Ao escolher uma biblioteca para OpenID Connect, considere o suporte PKCE integrado: AppAuth-Android e AppAuth-iOS suportam PKCE por padrão. O Firebase Authentication usa OIDC internamente para Google Sign-In, Sign in with Apple e Microsoft — o desenvolvedor não precisa implementar o fluxo manualmente. Para sistemas empresariais com um IdP personalizado (por exemplo, Keycloak ou Okta), o AppAuth continua sendo a escolha padrão com controle total sobre configuração e tratamento de erros.
let authURL = URL("https://accounts.google.com/o/oauth2/v2/auth")!
let callbackURL = URL("com.example.app://oauth")!

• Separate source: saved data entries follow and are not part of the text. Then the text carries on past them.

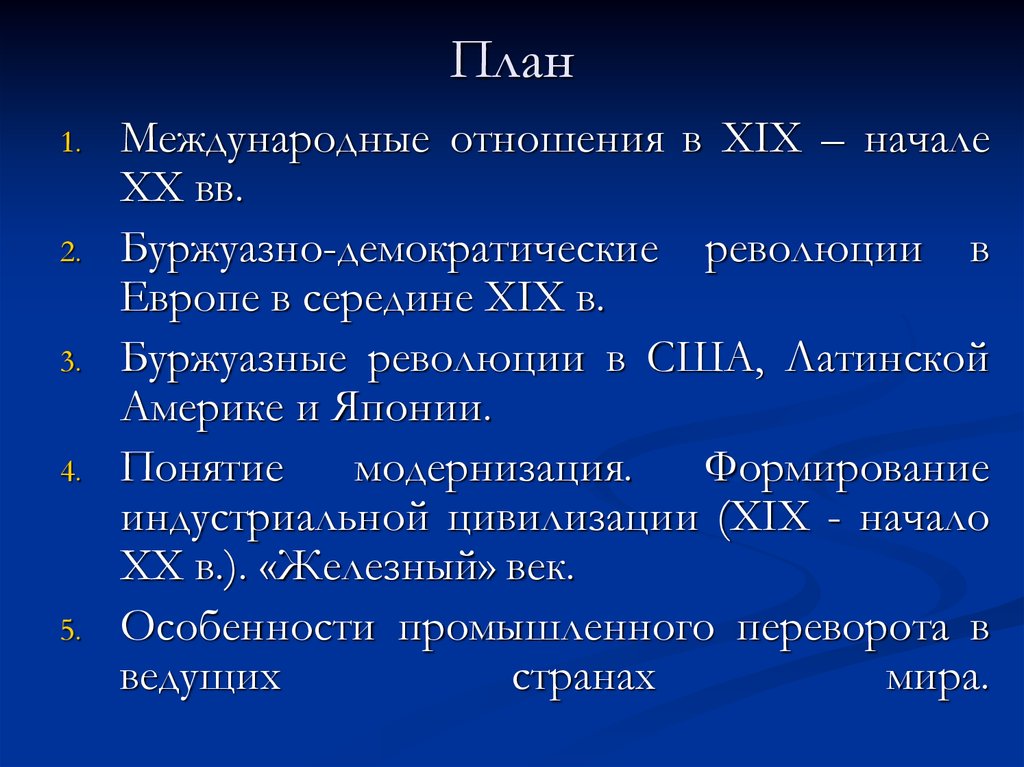 План

1. Международные отношения в XIX – начале XX вв.
2. Буржуазно-демократические революции в Европе в середине XIX в.
3. Буржуазные революции в США, Латинской Америке и Японии.
4. Понятие модернизация. Формирование индустриальной цивилизации (XIX - начало XX в.). «Железный» век.
5. Особенности промышленного переворота в ведущих странах мира.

let session = ASWebAuthenticationSession(
url: authURL,
callbackURLScheme: callbackURL.scheme!
) { url, error in
guard let url = url else { return }
let components = URLComponents(url: url)
let code = components?.queryItems?.first(where: { $0.name == "code" })?.value
if let code = code { exchangeCode(code) }
}
session.start()
Perguntas Frequentes
OpenID Connect é uma extensão sobre o OAuth 2.0 que adiciona autenticação. O OAuth 2.0 lida apenas com autorização para acesso a recursos. O OIDC introduz o ID Token — um JWT com dados do usuário, padroniza o endpoint UserInfo e adiciona recursos de Single Sign-On e logout.
Para aplicativos móveis, recomenda-se o Authorization Code Flow com PKCE. Ele não requer um client secret, protege contra interceptação do authorization code e é suportado por todos os principais Identity Providers. O Implicit Flow está obsoleto e não deve ser usado em novos projetos.
O ID Token é verificado em três etapas: validação da assinatura usando a chave pública do endpoint JWKS, verificação dos claims (iss, aud, exp) e decodificação do payload. A maioria dos SDKs — AppAuth, MSAL, Google Sign-In — realiza essa verificação automaticamente ao receber o token.
O scope openid é um parâmetro obrigatório que distingue uma solicitação OIDC de uma solicitação OAuth 2.0 comum. Sem ele, o servidor não retornará um ID Token. Os scopes adicionais — profile, email, address — determinam quais claims específicos do usuário serão incluídos no token.
Tecnicamente sim, através do fluxo Resource Owner Password Credentials, mas não é recomendado. O fluxo do navegador fornece isolamento de credenciais — o aplicativo nunca vê a senha do usuário. A Apple e o Google exigem autenticação baseada em navegador para seus serviços.